While AI may stoke the fear of Terminator in you we discover the more amusing realities of a technology evidently still in it’s infancy. It is clear though how much technology is going to affect the way we work and the jobs we have. I’m no luddite, although I am cautious, but I do believe technology has the potential to set us free. It’s not work that’ll do this, it’s quite the opposite. Mass employment is not the answer but neither is capitalism’s quest for infinite profit. It offers up the possibility that we will likely in the next ten years either have to create an entire new sector of work, likely more than one, or find a way to allow people to work less and yet keep this standard of living.

It’s not impossible for people for work four or five hours a day, sharing what jobs remain. It would mean the entire redrawing of society as it would be impossible for people to continue to hoard the wealth. It would likely mean the unthinkable that things would need to be shared at little, less profits would have to be made. Maybe the concept of a profit driven society would be replaced with a people centre one. Perhaps I’m some kind of utopian idealist dreamer but we need dreams to make anything previously thought impossible possible. Throughout history the previously impossible has been made possible. Humans have proved in the past they are capable of compassion, they don’t only want to screw each over. No extreme one way or another is either desirable or realistic but perhaps a redrawing of the balance is about due. We are very capable. Don’t believe anyone who tells you otherwise, it’s likely not in their benefit or they simply have no imagination. Let’s start imagining.

A Habitual Moon

It’s a full moon today so energy will be high. How fun that it’s also Halloween. How sad that everyone will be stuck inside in front of Zoom screens. Apparently one aspect of a full moon, or at least the affect upon us, is that we revert to our strongest habits. You won’t be able to prove that in a lab so I imagine it’ll be down to some empirical research of sorts to understand that. With us viewing the world and experiences through a presupposed narrative, I assume that empirically our understanding will be deeply flawed. A leap of faith, well it may just be necessary. Regardless I do enjoy trying to understand habits, they seem rather powerful after all.
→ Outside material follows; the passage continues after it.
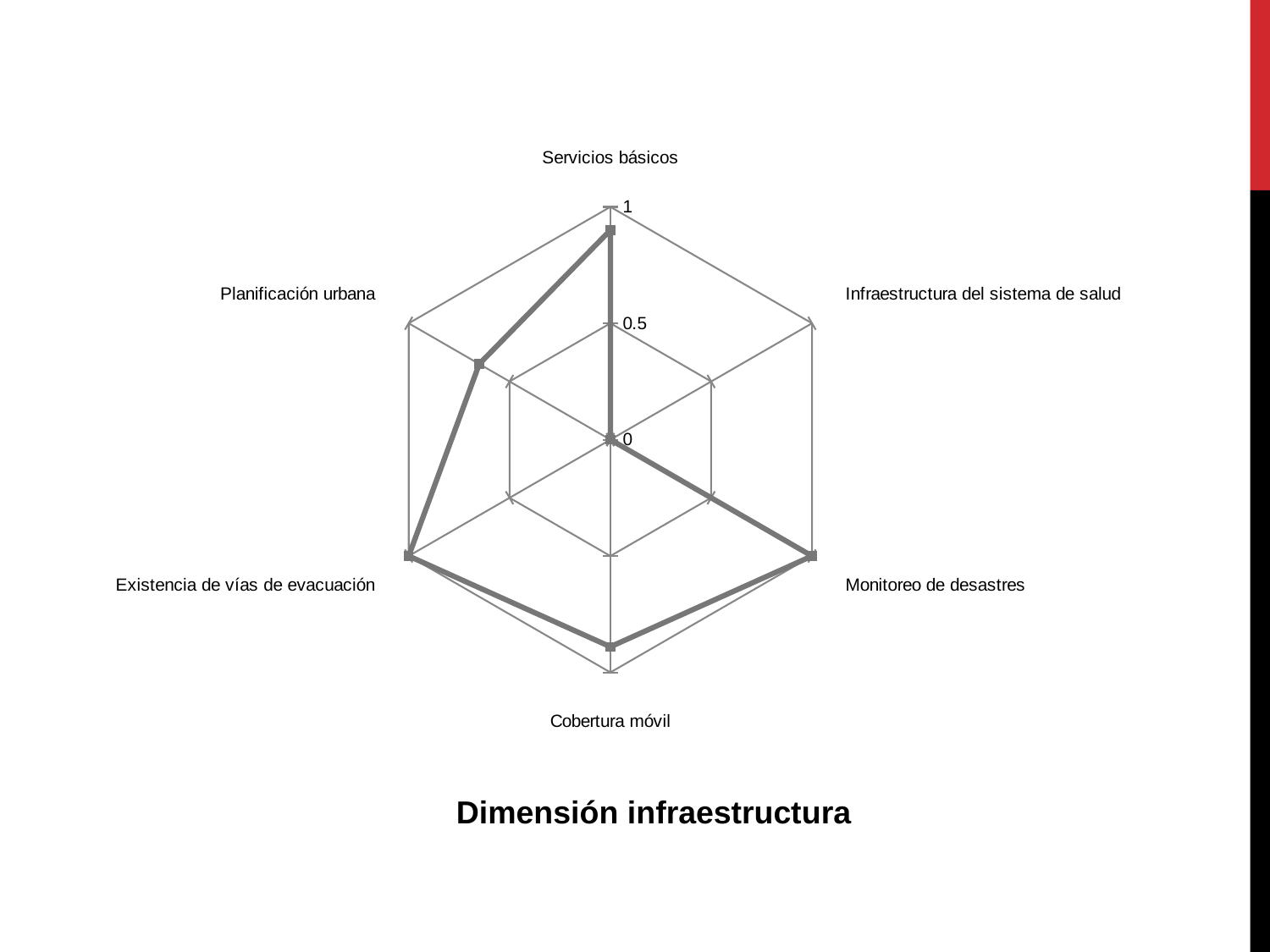
How many categories (axes) does the radar chart have? 6 What is the value for Existencia de vías de evacuación? 1 What is the title shown below the chart? Dimensión infraestructura Which is larger, the value for Cobertura móvil or the value for Planificación urbana? Cobertura móvil Which category has the lowest value? Infraestructura del sistema de salud Is the value for Servicios básicos greater or less than 0.5? greater Is the value for Cobertura móvil greater or less than 0.5? greater Is the value for Planificación urbana greater or less than 0.5? greater Which is larger, the value for Servicios básicos or the value for Infraestructura del sistema de salud? Servicios básicos What kind of chart is shown on the slide? Radar chart What is the value for Monitoreo de desastres? 1 What is the value for Infraestructura del sistema de salud? 0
I’m reading a book at the moment on fear and not in a typical challenge you fears kind of way but more learn to love and see the positives of fear. I’m only a quarter of the way through so I haven’t fully grasped it but there does appear to be some legitimacy in what he says. It’s called Fearvana by Akshay Nanavati if you’re curious. I won’t go into what Fearvana is exactly, mainly because I’ve not read enough that I’ll likely do it a disservice. What made me think about it though was that he mentions something about synapses in our brains which we have developed over a long time. Connections between neural pathways or something like that. Anyway these are the animalistic responses we have to situations, the habitual response we have learnt to make.

It’s another way of looking at how we behave but it’s interesting to think of it that way when observing how we behave and respond, and this can be to anything. Instead of just thinking about how this is habit, looking behind it at the science seems to help understand how malleable our behaviour is. If it’s just connections in our brain which have formed, it also means they can reform. Without saying certain things can be good or bad, we definitely have more and less desirable habits which we decide upon personally. It’s very liberating to realise what they actually are and with the brick wall coming down it also makes them surmountable.

So this full moon, observe yourself. What is it that seems to have been building up this last week especially. How do you find yourself responding to it. Do you recognise anything familiar in your behaviour, good and bad, desirable and undesirable. Can you detach yourself from it and see it for what it is. Just that first try will do. Just observe. Don’t judge and don’t box yourself. Step back. Step back from it all.